• [Material supplied]:

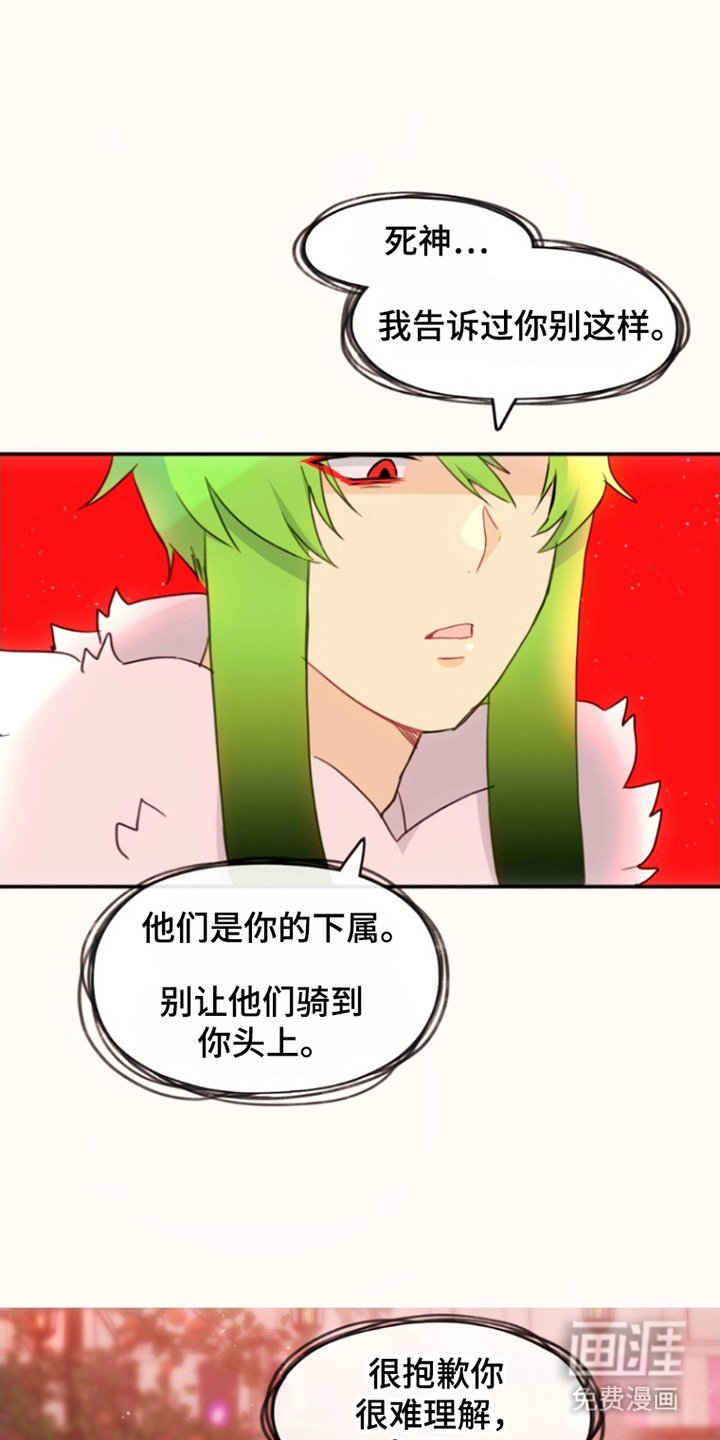 第30章：敷衍
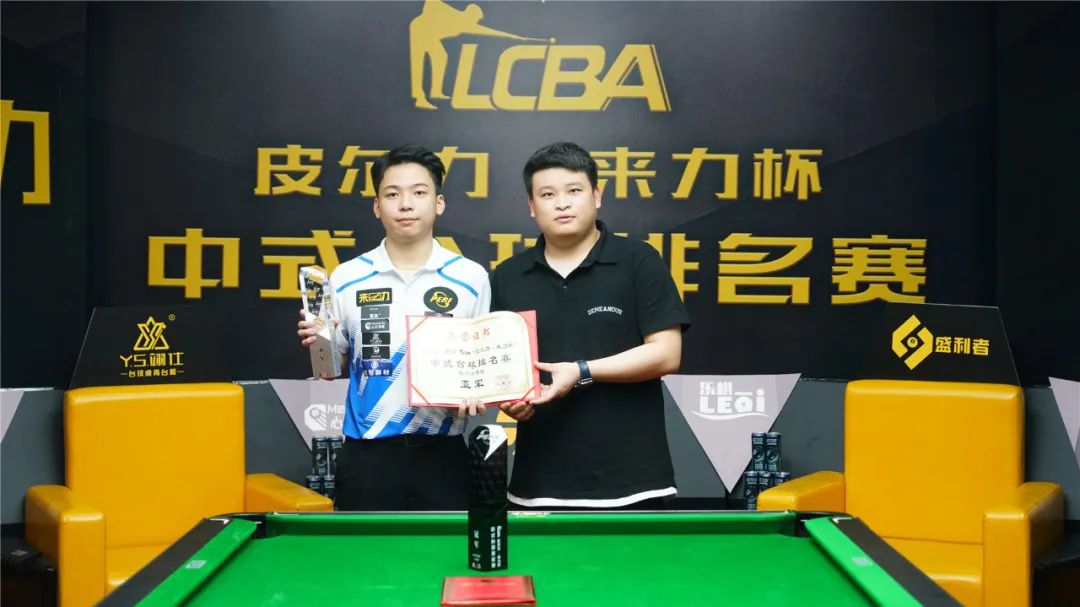 在中轴脚落 在中轴脚落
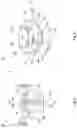 Fig. 03 - Pouring nozzle with a replaceable crown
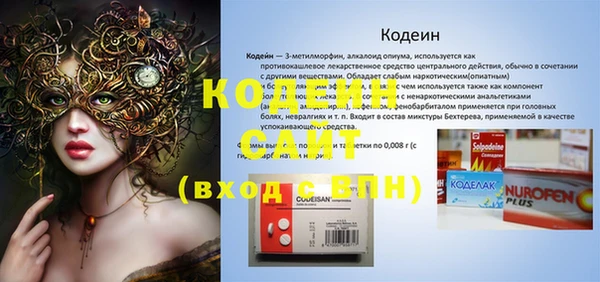 меф Медвежьегорск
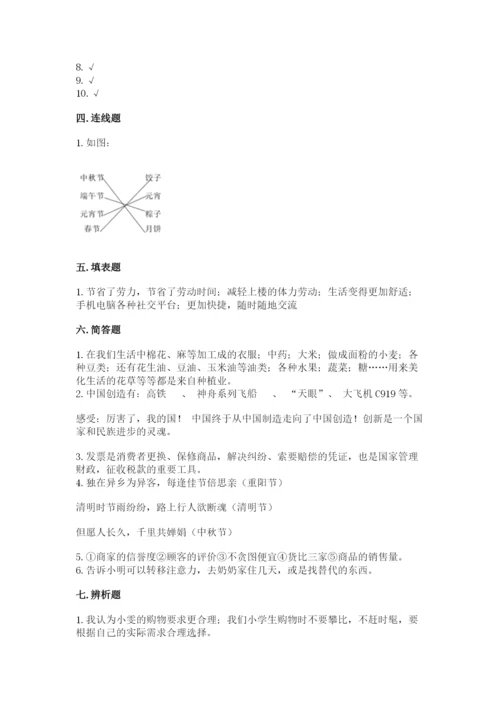 部编版道德与法治四年级下册 期末测试卷及参考答案【达标题】.docx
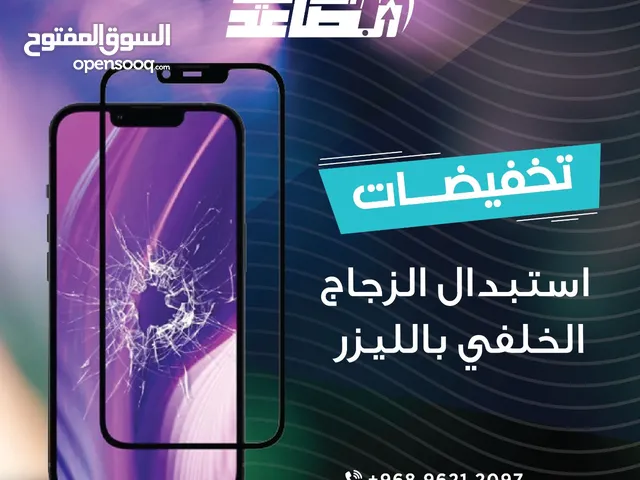 وفر واستبدل الزجاج بالليزر.. اقرأ الوصف replace iphone glass by laser
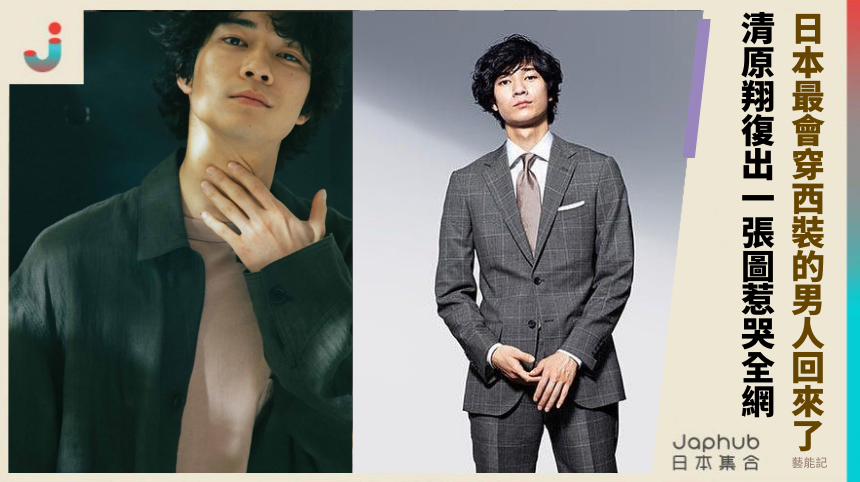 日本最會穿西裝的男人回來了？清原翔復出一張圖惹哭全網！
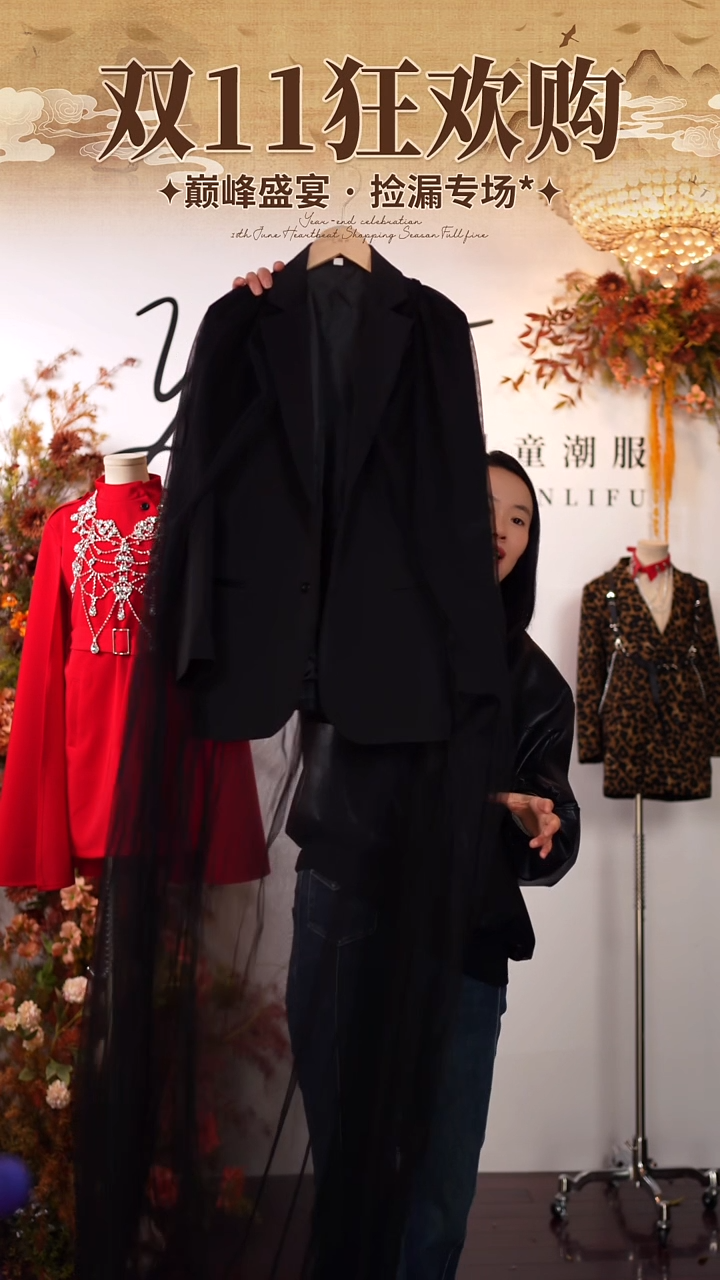 140码艺桐轩儿童潮服样衣清仓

• [Problem to work on]: Repeat the text of every record above character for character, leaving out the picture markers.

• [Response to the task]:
 第30章：敷衍
 在中轴脚落 在中轴脚落
 Fig. 03 - Pouring nozzle with a replaceable crown
 меф Медвежьегорск
 部编版道德与法治四年级下册 期末测试卷及参考答案【达标题】.docx
 وفر واستبدل الزجاج بالليزر.. اقرأ الوصف replace iphone glass by laser
 日本最會穿西裝的男人回來了？清原翔復出一張圖惹哭全網！
 140码艺桐轩儿童潮服样衣清仓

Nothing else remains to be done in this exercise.